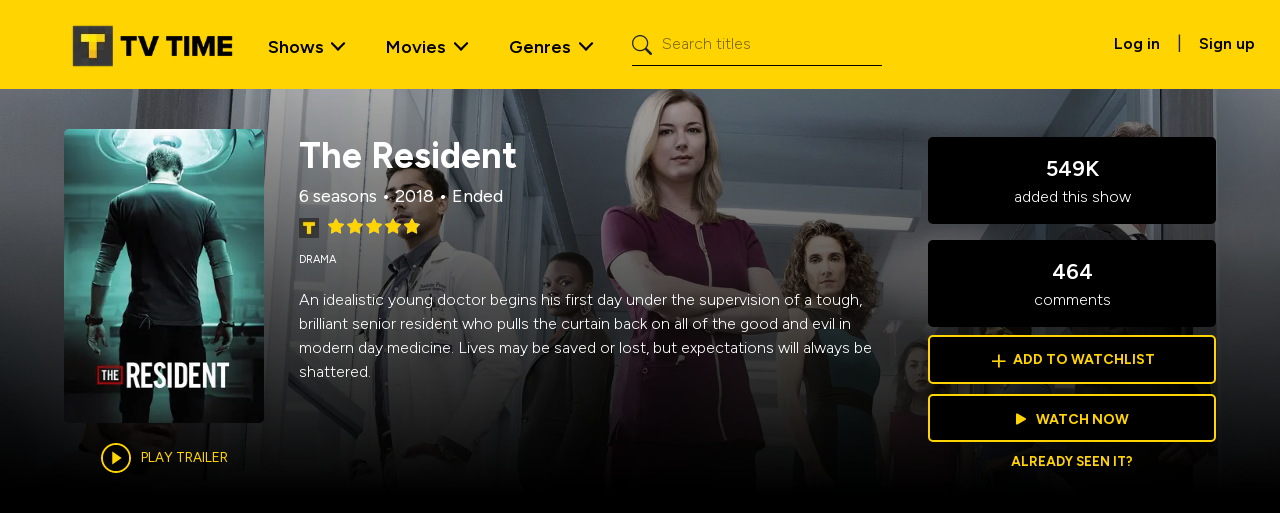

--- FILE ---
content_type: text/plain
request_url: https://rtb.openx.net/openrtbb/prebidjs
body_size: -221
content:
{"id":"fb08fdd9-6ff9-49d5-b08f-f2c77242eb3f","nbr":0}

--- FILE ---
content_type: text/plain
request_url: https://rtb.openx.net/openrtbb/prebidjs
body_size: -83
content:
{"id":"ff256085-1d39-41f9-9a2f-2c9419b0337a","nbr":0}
---
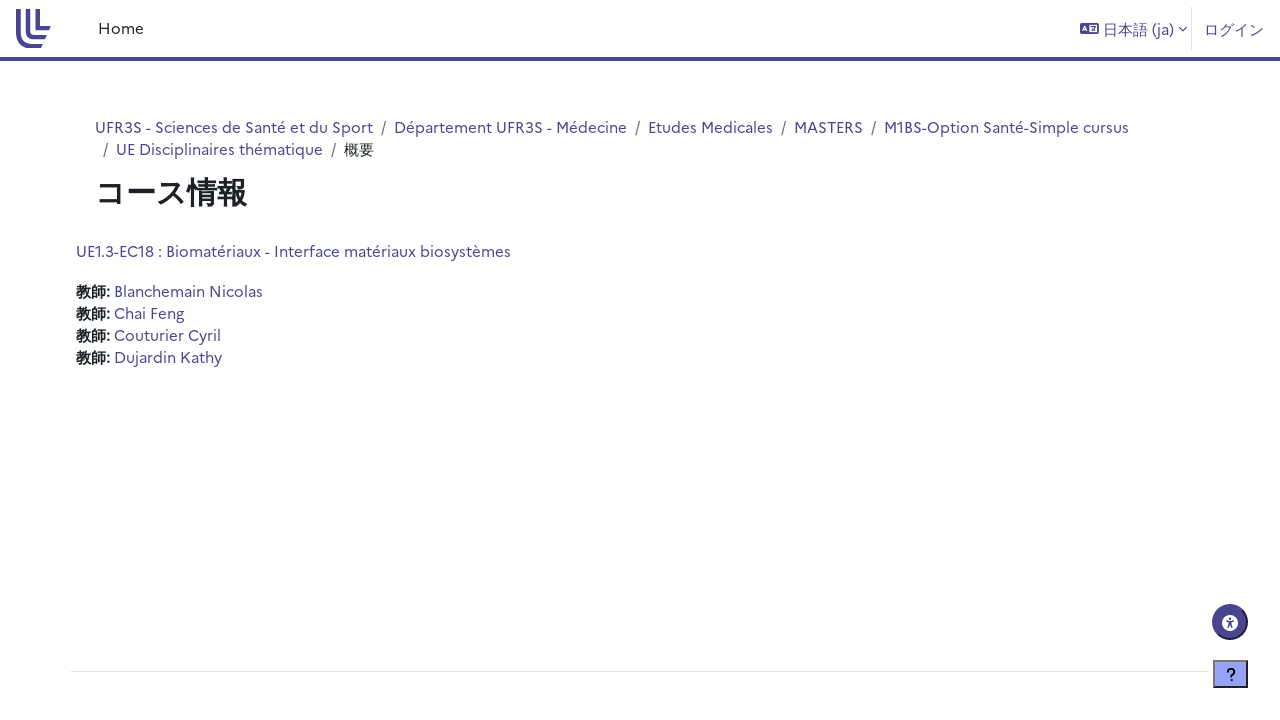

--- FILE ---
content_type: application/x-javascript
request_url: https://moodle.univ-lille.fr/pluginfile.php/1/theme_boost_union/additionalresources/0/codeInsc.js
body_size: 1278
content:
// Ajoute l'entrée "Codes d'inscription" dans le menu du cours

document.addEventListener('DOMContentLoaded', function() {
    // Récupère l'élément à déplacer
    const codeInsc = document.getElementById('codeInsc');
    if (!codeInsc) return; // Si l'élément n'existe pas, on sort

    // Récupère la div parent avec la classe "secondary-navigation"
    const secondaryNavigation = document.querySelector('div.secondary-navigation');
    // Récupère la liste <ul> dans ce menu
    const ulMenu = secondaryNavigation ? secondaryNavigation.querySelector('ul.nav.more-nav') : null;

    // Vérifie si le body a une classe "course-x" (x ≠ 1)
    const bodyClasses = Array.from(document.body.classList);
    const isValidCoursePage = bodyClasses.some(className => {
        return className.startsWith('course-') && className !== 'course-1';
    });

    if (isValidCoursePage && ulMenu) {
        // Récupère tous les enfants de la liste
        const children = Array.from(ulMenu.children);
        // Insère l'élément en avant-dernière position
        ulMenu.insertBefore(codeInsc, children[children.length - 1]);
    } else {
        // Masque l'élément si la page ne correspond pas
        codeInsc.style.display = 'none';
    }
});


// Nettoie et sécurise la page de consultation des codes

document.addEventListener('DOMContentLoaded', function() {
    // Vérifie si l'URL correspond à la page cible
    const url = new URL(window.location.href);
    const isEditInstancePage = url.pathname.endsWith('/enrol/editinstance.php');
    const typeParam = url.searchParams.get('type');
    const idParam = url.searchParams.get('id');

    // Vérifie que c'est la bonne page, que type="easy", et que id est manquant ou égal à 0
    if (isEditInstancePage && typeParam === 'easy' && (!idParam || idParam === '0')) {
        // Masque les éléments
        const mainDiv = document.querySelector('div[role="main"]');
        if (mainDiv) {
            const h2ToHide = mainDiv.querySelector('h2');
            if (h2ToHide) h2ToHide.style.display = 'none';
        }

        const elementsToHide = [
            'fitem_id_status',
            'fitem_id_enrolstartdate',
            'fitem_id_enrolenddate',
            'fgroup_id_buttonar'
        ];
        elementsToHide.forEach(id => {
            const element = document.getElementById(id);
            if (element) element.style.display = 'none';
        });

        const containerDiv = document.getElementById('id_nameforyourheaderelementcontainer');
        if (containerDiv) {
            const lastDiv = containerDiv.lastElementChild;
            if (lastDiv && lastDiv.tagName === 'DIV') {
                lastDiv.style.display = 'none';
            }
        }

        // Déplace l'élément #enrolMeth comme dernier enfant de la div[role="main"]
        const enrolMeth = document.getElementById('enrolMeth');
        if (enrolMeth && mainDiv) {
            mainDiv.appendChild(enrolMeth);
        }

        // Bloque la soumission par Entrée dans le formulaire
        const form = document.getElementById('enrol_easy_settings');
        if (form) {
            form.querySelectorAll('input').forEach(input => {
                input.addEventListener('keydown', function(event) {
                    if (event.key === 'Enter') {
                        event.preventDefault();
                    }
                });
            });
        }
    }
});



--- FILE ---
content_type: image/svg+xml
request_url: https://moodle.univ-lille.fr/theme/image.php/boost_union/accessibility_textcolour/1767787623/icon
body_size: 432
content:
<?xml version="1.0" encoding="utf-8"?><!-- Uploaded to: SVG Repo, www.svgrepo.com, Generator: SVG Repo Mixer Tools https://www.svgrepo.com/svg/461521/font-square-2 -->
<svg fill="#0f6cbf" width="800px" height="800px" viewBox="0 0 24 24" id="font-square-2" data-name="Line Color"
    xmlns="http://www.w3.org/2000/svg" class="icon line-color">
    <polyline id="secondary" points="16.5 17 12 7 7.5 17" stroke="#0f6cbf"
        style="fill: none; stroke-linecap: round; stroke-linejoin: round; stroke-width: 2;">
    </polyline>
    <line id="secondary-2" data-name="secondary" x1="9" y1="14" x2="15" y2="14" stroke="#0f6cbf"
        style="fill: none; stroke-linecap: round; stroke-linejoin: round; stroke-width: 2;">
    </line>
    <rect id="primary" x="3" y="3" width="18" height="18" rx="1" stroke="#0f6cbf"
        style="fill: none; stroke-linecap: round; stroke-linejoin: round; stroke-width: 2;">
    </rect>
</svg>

### Your goal
Could you set down, exactly as written, the lines above between the one holding "const element = document.getElementById(id);" and the one holding "Tools https://www.svgrepo.com/svg/461521/font-square-2 -->", inclusive, and nothing more?

### Output for this exercise
            const element = document.getElementById(id);
            if (element) element.style.display = 'none';
        });

        const containerDiv = document.getElementById('id_nameforyourheaderelementcontainer');
        if (containerDiv) {
            const lastDiv = containerDiv.lastElementChild;
            if (lastDiv && lastDiv.tagName === 'DIV') {
                lastDiv.style.display = 'none';
            }
        }

        // Déplace l'élément #enrolMeth comme dernier enfant de la div[role="main"]
        const enrolMeth = document.getElementById('enrolMeth');
        if (enrolMeth && mainDiv) {
            mainDiv.appendChild(enrolMeth);
        }

        // Bloque la soumission par Entrée dans le formulaire
        const form = document.getElementById('enrol_easy_settings');
        if (form) {
            form.querySelectorAll('input').forEach(input => {
                input.addEventListener('keydown', function(event) {
                    if (event.key === 'Enter') {
                        event.preventDefault();
                    }
                });
            });
        }
    }
});



--- FILE ---
content_type: image/svg+xml
request_url: https://moodle.univ-lille.fr/theme/image.php/boost_union/accessibility_textcolour/1767787623/icon
body_size: 432
content:
<?xml version="1.0" encoding="utf-8"?><!-- Uploaded to: SVG Repo, www.svgrepo.com, Generator: SVG Repo Mixer Tools https://www.svgrepo.com/svg/461521/font-square-2 -->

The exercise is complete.